I want to create a sparse matrix for based on a n*n distance matrix keeping the k smallest values in the distance matrix for each row. I have got the correct indices back by using np.argpartition
, but when I try and create a mask from this all it does is select the diagonal as True and everything else as false.
nn_indices = np.argpartition(data, k - 1)[:, :k]
mask = np.isin(data, nn_indices)
Any idea how I use the output from argpartition
to create a boolean mask for those indices?
e.g. - for n = 4, k = 2
[[4, 6, 1, 3]
[1, 5, 6, 7]
[4, 7, 2, 3]
[7, 1, 8, 2]]
Argpartition output:
[[2, 3]
[0, 1]
[2, 3]
[1, 3]]
Desired output:
[[0, 0, 1, 3]
[1, 5, 0, 0]
[0, 0, 2, 3]
[0, 1, 0, 2]]
I have had a look at scipy.csr_matrix
but can't get my head around how to order the column and row data.

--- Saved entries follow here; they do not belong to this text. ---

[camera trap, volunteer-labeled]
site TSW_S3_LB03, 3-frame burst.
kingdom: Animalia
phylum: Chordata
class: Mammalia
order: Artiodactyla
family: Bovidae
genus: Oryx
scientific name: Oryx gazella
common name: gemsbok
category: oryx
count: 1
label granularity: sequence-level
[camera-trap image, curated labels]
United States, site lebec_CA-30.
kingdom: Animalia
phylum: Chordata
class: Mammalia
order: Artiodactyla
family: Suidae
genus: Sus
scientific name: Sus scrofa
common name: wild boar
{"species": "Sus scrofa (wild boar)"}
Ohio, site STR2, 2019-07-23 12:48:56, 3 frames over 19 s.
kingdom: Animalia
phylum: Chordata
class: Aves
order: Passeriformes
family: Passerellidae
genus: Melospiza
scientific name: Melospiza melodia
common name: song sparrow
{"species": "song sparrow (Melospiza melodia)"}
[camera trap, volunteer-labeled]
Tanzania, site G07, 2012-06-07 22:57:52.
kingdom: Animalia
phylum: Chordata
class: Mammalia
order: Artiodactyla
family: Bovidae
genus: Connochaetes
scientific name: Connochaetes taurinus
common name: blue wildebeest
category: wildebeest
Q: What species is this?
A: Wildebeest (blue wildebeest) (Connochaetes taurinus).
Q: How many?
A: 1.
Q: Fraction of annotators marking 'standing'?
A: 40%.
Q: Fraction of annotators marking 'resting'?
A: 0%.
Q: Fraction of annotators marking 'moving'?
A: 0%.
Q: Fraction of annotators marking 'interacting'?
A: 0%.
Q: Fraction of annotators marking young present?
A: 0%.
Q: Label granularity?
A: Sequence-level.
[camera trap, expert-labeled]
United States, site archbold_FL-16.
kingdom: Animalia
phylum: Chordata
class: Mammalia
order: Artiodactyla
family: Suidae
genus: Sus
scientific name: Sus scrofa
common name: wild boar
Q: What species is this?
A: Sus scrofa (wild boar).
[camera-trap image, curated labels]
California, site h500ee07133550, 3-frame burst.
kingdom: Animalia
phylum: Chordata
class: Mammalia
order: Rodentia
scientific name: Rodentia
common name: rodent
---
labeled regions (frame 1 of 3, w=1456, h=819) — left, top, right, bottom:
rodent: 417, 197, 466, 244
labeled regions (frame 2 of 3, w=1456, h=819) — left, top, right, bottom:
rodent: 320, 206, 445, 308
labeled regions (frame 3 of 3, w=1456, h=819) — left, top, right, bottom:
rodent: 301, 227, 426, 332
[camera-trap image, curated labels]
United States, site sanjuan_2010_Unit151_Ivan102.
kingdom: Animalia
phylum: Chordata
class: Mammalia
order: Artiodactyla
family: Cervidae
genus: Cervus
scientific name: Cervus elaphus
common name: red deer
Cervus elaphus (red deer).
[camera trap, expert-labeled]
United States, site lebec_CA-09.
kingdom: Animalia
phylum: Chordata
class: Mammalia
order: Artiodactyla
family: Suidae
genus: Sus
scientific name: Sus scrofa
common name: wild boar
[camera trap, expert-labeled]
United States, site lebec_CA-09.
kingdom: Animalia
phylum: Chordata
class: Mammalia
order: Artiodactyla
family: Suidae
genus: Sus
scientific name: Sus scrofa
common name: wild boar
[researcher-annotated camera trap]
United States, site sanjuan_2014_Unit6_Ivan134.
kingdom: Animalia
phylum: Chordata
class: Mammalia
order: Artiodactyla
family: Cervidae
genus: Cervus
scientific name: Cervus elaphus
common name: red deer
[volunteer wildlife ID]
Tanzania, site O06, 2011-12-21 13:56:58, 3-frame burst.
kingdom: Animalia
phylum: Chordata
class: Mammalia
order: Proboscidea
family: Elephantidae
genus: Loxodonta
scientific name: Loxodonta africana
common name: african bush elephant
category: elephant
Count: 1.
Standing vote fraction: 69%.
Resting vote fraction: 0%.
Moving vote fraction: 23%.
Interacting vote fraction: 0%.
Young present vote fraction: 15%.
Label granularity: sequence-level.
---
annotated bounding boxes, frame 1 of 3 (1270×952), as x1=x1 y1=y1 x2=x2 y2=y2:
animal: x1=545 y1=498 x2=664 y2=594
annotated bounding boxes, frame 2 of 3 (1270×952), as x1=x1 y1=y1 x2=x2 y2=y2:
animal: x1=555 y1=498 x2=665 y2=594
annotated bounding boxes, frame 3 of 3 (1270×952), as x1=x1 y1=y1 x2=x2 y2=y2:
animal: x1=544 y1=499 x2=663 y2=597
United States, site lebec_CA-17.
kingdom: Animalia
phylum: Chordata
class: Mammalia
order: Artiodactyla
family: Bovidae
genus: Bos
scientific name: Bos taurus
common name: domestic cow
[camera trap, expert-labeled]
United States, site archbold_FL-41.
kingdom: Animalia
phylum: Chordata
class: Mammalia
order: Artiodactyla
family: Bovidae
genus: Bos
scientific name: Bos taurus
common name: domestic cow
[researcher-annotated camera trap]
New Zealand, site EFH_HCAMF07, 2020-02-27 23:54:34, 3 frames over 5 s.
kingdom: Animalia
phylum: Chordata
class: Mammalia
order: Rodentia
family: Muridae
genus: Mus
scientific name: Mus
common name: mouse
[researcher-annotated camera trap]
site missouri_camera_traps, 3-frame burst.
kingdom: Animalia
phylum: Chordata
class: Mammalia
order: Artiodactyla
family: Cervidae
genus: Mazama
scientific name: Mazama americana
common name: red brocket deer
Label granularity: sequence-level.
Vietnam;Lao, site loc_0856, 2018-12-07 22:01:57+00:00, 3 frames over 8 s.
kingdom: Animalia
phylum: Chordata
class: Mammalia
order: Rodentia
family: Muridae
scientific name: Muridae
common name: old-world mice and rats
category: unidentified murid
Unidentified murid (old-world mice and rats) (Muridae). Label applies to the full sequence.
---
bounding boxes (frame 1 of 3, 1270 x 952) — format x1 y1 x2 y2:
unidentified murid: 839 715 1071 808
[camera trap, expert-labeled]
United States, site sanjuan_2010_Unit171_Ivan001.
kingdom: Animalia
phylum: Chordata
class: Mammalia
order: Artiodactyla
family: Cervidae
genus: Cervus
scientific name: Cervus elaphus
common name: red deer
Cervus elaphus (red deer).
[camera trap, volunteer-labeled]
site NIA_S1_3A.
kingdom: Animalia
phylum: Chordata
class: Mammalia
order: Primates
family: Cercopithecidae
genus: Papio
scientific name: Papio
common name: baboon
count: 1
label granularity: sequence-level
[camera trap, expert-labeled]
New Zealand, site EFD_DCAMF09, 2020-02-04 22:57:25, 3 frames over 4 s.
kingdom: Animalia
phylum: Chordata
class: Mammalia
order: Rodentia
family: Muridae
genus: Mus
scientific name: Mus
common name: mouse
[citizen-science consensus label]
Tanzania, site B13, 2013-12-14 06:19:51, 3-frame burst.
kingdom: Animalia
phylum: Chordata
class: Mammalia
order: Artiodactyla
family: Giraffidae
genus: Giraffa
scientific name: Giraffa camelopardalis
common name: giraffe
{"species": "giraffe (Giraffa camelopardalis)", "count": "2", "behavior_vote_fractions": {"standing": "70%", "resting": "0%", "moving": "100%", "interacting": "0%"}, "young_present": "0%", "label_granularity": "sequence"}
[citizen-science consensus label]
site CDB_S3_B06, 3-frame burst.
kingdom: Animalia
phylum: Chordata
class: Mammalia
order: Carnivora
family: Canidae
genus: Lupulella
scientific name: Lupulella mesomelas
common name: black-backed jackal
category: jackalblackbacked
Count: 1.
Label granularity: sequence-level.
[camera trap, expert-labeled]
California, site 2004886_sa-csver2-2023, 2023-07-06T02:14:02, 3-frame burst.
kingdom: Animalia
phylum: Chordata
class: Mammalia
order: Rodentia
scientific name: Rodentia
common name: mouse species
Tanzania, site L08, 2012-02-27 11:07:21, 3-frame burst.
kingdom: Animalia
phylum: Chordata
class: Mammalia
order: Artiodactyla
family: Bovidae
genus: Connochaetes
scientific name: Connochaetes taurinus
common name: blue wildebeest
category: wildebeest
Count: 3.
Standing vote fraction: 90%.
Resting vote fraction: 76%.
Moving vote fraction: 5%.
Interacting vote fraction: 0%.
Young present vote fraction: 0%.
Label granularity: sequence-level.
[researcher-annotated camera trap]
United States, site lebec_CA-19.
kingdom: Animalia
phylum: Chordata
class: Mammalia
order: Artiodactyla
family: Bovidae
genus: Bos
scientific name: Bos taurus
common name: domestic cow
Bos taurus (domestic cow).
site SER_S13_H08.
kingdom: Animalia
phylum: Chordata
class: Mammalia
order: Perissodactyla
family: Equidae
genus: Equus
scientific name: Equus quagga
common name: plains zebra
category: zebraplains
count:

Any help would be appreciated!
CodePudding user response:
Allocate an array of all zeros and then simply fill it:
>>> mask = np.zeros(data.shape, bool)
>>> mask[np.arange(len(data))[:, None], nn_indices] = True
>>> mask
array([[False, False, True, True],
[ True, True, False, False],
[False, False, True, True],
[False, True, False, True]])
>>> np.where(mask, data, 0)
array([[0, 0, 1, 3],
[1, 5, 0, 0],
[0, 0, 2, 3],
[0, 1, 0, 2]])